### Direction A
Switch "bottommost" to "lowest" in the records, giving back everything from the line containing "Captured here, thinking" down to the end of the records, with all else unchanged.

### Selected text

START

*It was unfortunate all around. Unfortunate that it happened and unfortunate in the way it happened. But it had to happen.

And what happened was, the other evening when Roy and I left the Los Angeles County Museum of Art after an evening of live jazz there, in the parking structure we found a young man, 20-something, holding court with a girl and a guy, using as his orator’s throne the trunk of Roy’s  beloved black 1971 Buick  Electra 225.

Roy, someone I’d seen lose it over an initially friendly debate regarding just how many collies were used in the old Lassie TV series (“It’s the principle of the thing”), was surprisingly genteel in asking the young man to move. However, the young man, either under the ill-informed influence of an illicit narcotic or simply feeling his oats, not only took time removing himself, but mumbled something out of line.

Graciously, Roy ignored it. He, like myself, believes, in the immortal words of a certain Whitney Houston tune, that the children are our future. In this impromptu summit of generations and minds, Roy must have glimpsed an opportunity to contribute something–say, a lesson about respect for the property of others–to a young citizen of the world.

The young man didn’t possess such a vision. Instead, what he saw was Roy’s height–5’7 tops, to the kid’s six feet-plus–and a severe widow’s peak of gray. When we approached, the young man might have even caught the slight limp in Roy’s stride that occurs when his bad knee from an old  motorcycle mishap flares up.

Mostly, though, when the young man looked at us, he most likely saw what I  might have seen at his age: He saw two “old” guys.

George Bernard Shaw got it right with that sagacious line, “Youth is wasted on the young.” In your early twenties, you think you know how to communicate, think you wrote the book on sex and think you know what the future holds. What you don’t know is that you basically don’t know shit.

END

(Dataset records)

START

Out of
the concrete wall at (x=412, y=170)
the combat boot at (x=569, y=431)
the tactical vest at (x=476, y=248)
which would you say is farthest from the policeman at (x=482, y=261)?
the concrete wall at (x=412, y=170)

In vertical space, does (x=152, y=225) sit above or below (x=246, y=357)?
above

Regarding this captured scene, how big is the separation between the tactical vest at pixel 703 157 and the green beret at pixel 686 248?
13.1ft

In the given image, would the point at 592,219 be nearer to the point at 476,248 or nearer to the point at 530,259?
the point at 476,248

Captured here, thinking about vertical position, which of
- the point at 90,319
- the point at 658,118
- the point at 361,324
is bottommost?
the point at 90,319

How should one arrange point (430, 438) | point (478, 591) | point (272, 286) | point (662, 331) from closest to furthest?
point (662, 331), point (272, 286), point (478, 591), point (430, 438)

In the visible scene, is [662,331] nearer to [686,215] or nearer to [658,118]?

END

### Direction B
Answer these questions about the parking-structure story:
(i) What car did Roy own?
(ii) What causes the slight limp in Roy's stride?
(iii) Which line by George Bernard Shaw is quoted?

### Task response A
Captured here, thinking about vertical position, which of
- the point at 90,319
- the point at 658,118
- the point at 361,324
is lowest?
the point at 90,319

How should one arrange point (430, 438) | point (478, 591) | point (272, 286) | point (662, 331) from closest to furthest?
point (662, 331), point (272, 286), point (478, 591), point (430, 438)

In the visible scene, is [662,331] nearer to [686,215] or nearer to [658,118]?

### Task response B
(i) A black 1971 Buick Electra 225.
(ii) His bad knee from an old motorcycle mishap flares up.
(iii) "Youth is wasted on the young."